----- PROVIDED PASSAGE

Snakemake can alter the number of cores available based on command line options. Therefore it is useful to propagate it via the built in variable ``threads`` rather than hardcoding it into the shell command.
In particular, it should be noted that the specified threads have to be seen as a maximum. When Snakemake is executed with fewer cores, the number of threads will be adjusted, i.e. ``threads = min(threads, cores)`` with ``cores`` being the number of cores specified at the command line (option ``--cores``).

Hardcoding a particular maximum number of threads like above is useful when a certain tool has a natural maximum beyond which parallelization won't help to further speed it up.
This is often the case, and should be evaluated carefully for production workflows.
Also, setting a ``threads:`` maximum is required to achieve parallelism in tools that (often implicitly and without the user knowing) rely on an environment variable for the maximum of cores to use.
For example, this is the case for many linear algebra libraries and for OpenMP.
Snakemake limits the respective environment variables to one core by default, to avoid unexpected and unlimited core-grabbing, but will override this with the ``threads:`` you specify in a rule (the parameters set to ``threads:``, or defaulting to ``1``, are: ``OMP_NUM_THREADS``, ``GOTO_NUM_THREADS``, ``OPENBLAS_NUM_THREADS``, ``MKL_NUM_THREADS``, ``VECLIB_MAXIMUM_THREADS``, ``NUMEXPR_NUM_THREADS``).

----------
----- MATERIAL SHOWN

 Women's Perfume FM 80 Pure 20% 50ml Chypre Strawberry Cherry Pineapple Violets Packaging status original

----------
----- MATERIAL SHOWN

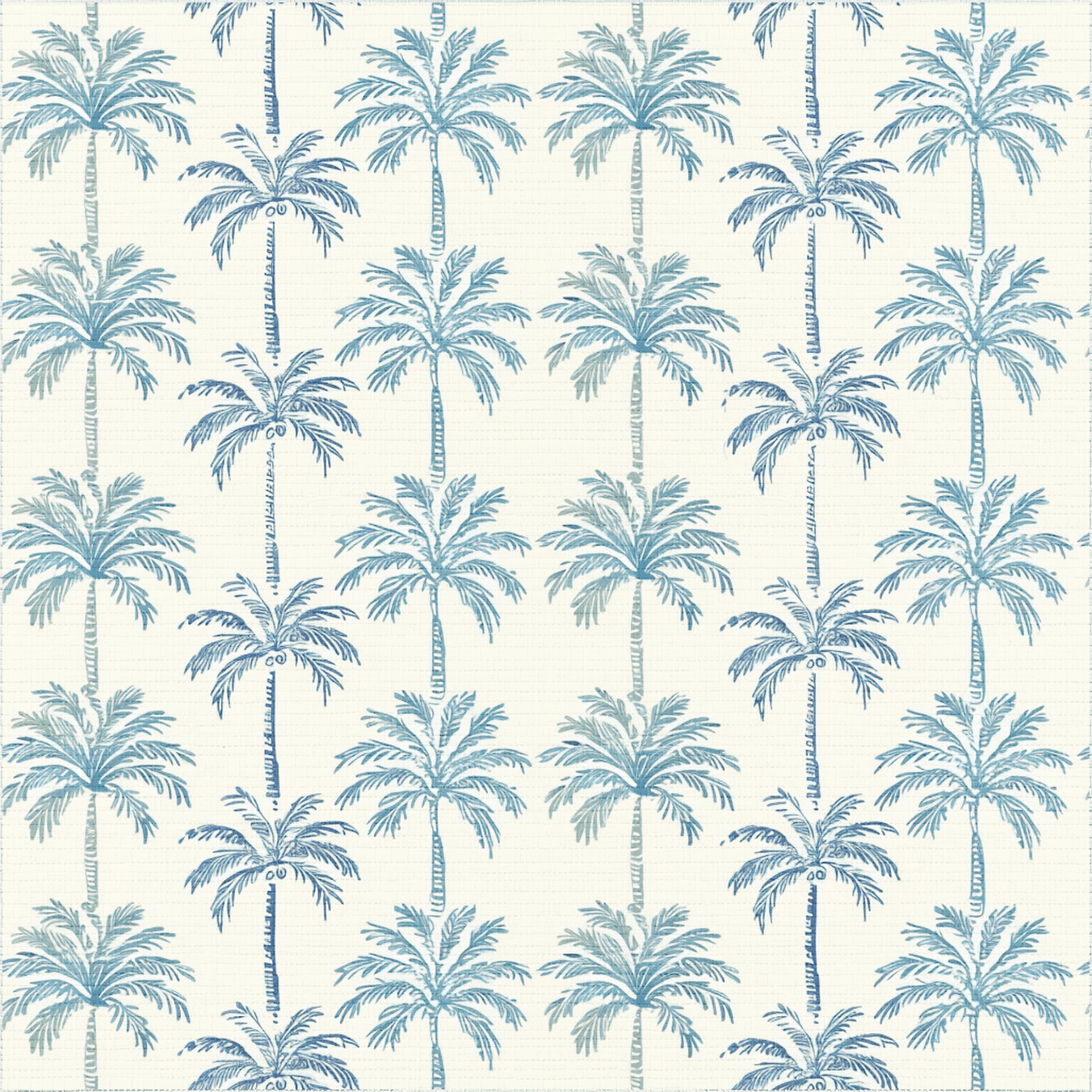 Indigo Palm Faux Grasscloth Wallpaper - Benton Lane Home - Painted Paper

----------

● **TASK DIRECTIONS**:
Reproduce the stretch of the Snakemake threads text from "In particular, it" through "and for OpenMP.", changing "parallelization" to "parallel execution" wherever it occurs.

● **TASK SOLUTION**:
In particular, it should be noted that the specified threads have to be seen as a maximum. When Snakemake is executed with fewer cores, the number of threads will be adjusted, i.e. ``threads = min(threads, cores)`` with ``cores`` being the number of cores specified at the command line (option ``--cores``).

Hardcoding a particular maximum number of threads like above is useful when a certain tool has a natural maximum beyond which parallel execution won't help to further speed it up.
This is often the case, and should be evaluated carefully for production workflows.
Also, setting a ``threads:`` maximum is required to achieve parallelism in tools that (often implicitly and without the user knowing) rely on an environment variable for the maximum of cores to use.
For example, this is the case for many linear algebra libraries and for OpenMP.